As illustrated in FIG. 1, the first pixel PixR, the second pixel PixG, and the third pixel PixB according to the present disclosure are arrayed in the order of the first pixel PixR, the second pixel PixG, and the third pixel PixB in descending order in the Dy direction (second direction).

In the pixel configuration according to the embodiment described above, the display color of the pixel Pix in the n-th row and the m-th column is different from that of the pixel Pix in the n-th row and the m+1-th column.

In the pixel configuration according to the embodiment described above, the display color of the pixel Pix in the n-th row and the m-th column is different from that of the pixel Pix in the n+1-th row and the m-th column.

In the pixel configuration according to the embodiment described above, the display color of the pixel Pix in the n-th row and the m-th column is the same as that of the pixel Pix in the n+1-th row and the m+1-th column.

The power supply device 12 generates a negative first potential VGL and a positive second potential VGH and supplies them to the display device 1. The first potential VGL is −8 V, for example. The second potential VGH is +8 V, for example. The first potential VGL and the second potential VGH are supplied to the gate driver 42. The first potential VGL supplied to the gate driver 42 is not limited to −8 V. The second potential VGH supplied to the gate driver 42 is not limited to +8 V.
__________________________________________________
According to the text on display pixels, what example value is given for the first potential VGL? Rely only on the text above for your answer.

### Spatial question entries
__________________________________________________
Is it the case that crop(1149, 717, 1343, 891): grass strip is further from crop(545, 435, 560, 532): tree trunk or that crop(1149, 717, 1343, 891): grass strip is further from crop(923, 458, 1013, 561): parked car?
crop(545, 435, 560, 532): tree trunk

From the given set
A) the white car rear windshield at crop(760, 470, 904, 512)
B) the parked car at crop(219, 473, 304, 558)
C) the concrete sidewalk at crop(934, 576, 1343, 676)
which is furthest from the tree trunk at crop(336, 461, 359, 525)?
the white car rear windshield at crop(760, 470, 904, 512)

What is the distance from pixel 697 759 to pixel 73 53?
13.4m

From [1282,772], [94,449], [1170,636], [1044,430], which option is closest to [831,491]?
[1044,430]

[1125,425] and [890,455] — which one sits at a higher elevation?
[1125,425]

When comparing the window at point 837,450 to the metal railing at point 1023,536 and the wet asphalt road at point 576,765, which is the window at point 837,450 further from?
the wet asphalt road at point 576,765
__________________________________________________
### Final answer
−8 V